JurisprudênciaIA

Lei estadual pode conceder porte de arma de fogo de forma incondicionada a agentes penitenciários?

Atualizado em 07/07/2026 · Fundamentado em jurisprudência de STF

Resposta rápida

Não. Segundo entendimento do STF divulgado no Informativo 1016, é inconstitucional norma estadual que concede porte de arma de fogo de forma incondicionada a agentes penitenciários, porque legislar sobre direito penal e material bélico é competência privativa da União (art. 22, I e XXI, da Constituição). O Estado não pode criar essa autorização por conta própria.

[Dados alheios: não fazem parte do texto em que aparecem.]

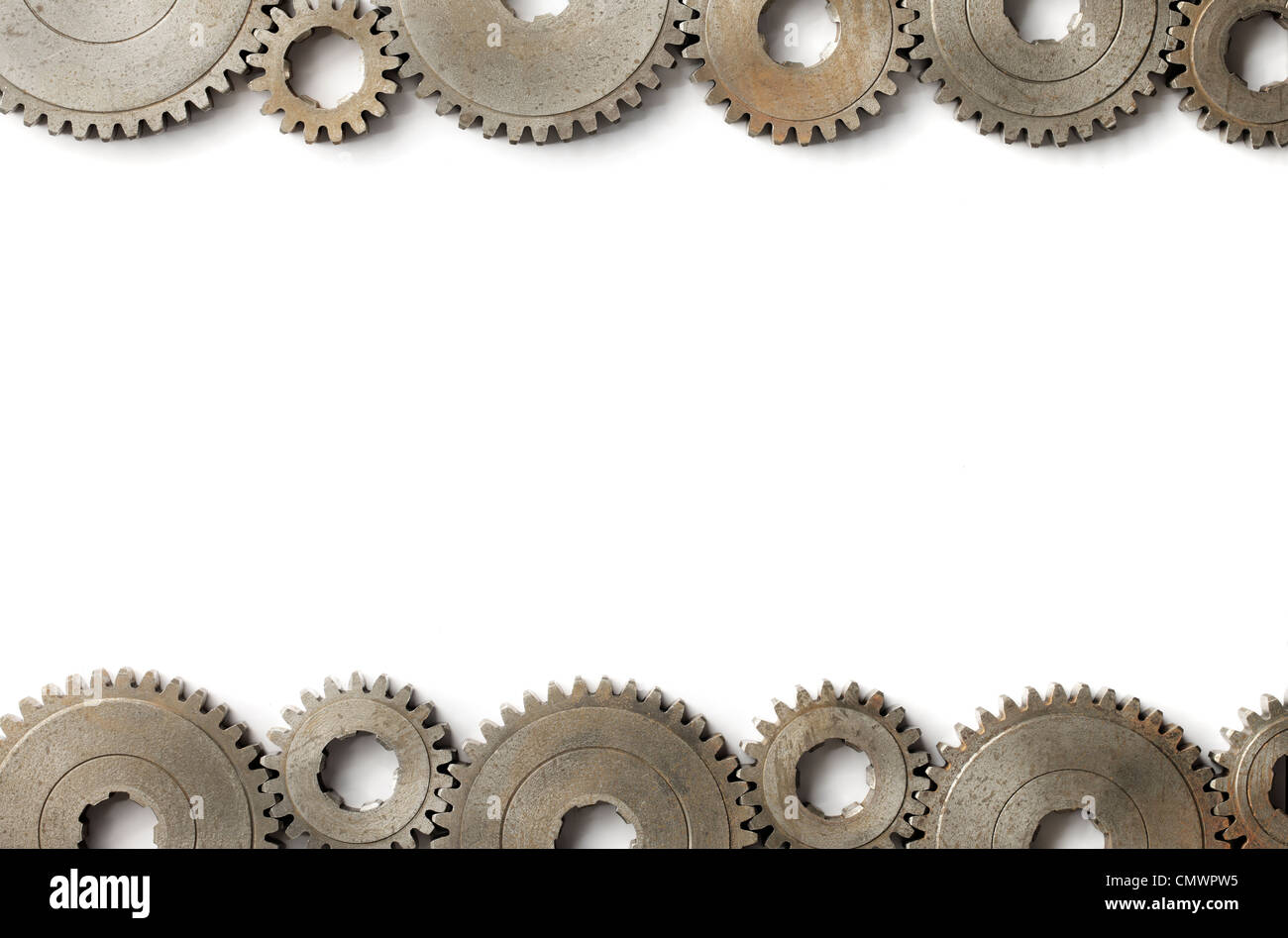 Background image with old cog gear wheels on the sides. - Stock Image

Por que a lei estadual é inconstitucional

A Constituição reserva à União, de forma privativa, a competência para legislar sobre direito penal e sobre material bélico. O porte de arma de fogo se insere exatamente nessas matérias, já que envolve tanto a disciplina de armas quanto reflexos penais diretos, como a definição de quando o porte é lícito.

Quando um Estado edita lei concedendo porte incondicionado a agentes penitenciários, ele invade esse espaço normativo federal. O vício apontado pelo STF é formal, de competência: não se discute o mérito de os agentes merecerem ou não o porte, mas quem pode criar a regra.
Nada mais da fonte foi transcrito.